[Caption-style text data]
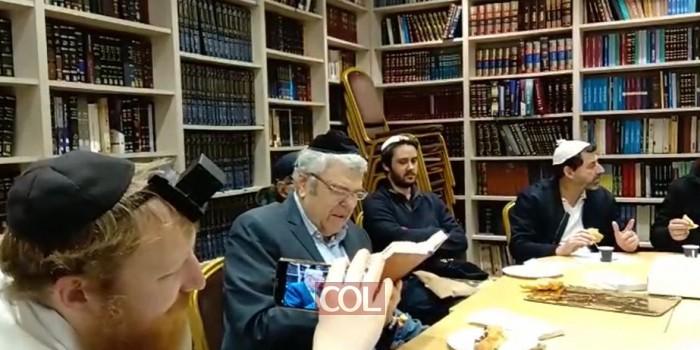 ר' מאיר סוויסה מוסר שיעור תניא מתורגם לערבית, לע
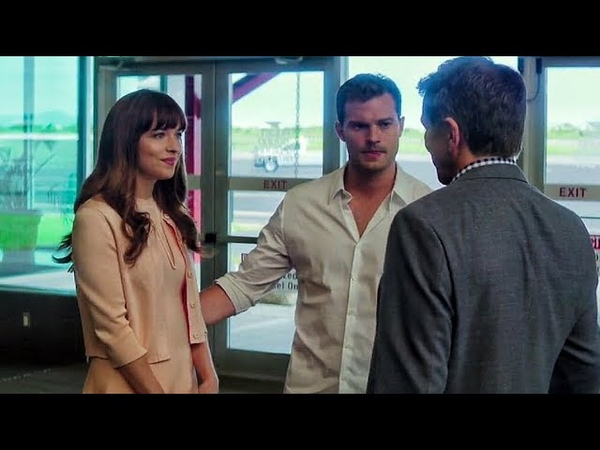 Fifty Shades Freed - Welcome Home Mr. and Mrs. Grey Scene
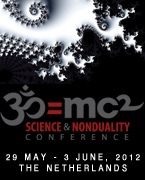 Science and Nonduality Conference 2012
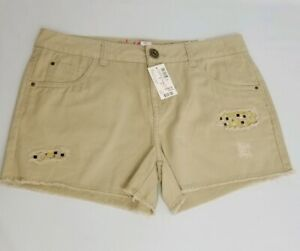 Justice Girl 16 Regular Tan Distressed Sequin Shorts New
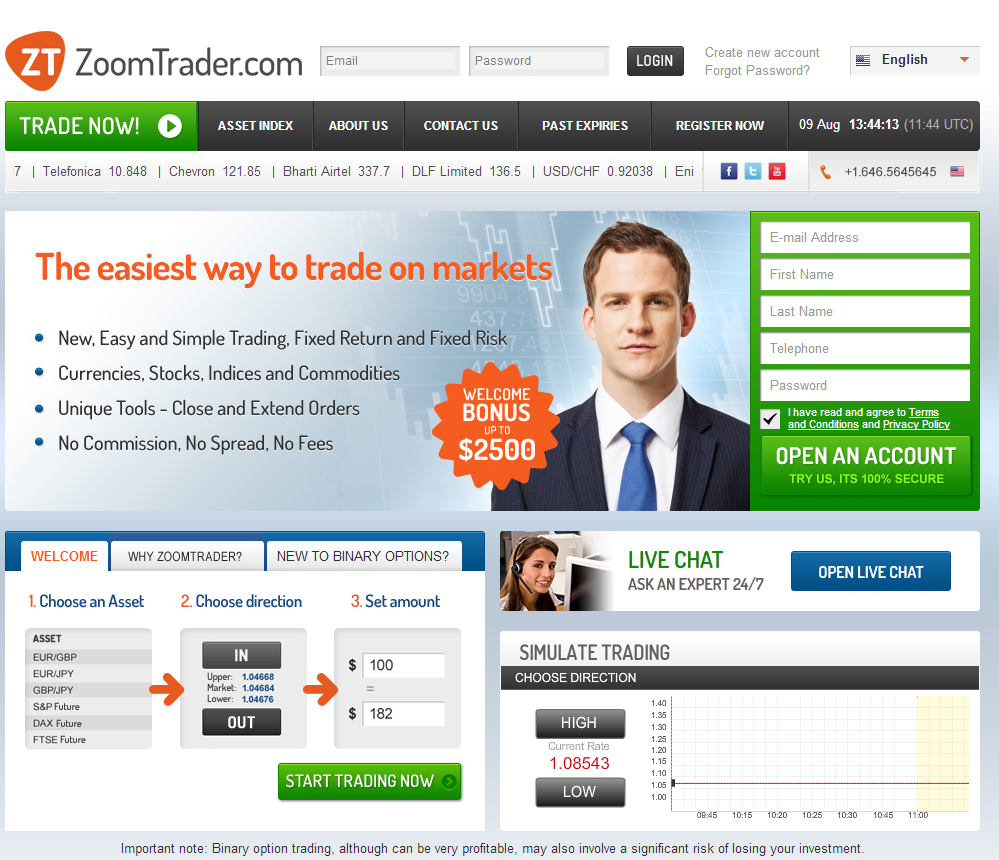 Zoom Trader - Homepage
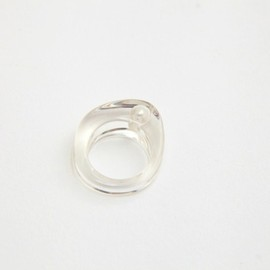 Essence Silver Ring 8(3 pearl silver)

▶ _Exercise_
Print exactly the lines from the line with "Zoom Trader - Homepage" through the end of the data, both ends included, and print no pictures.

▶ _Exercise result_
 Zoom Trader - Homepage
 Essence Silver Ring 8(3 pearl silver)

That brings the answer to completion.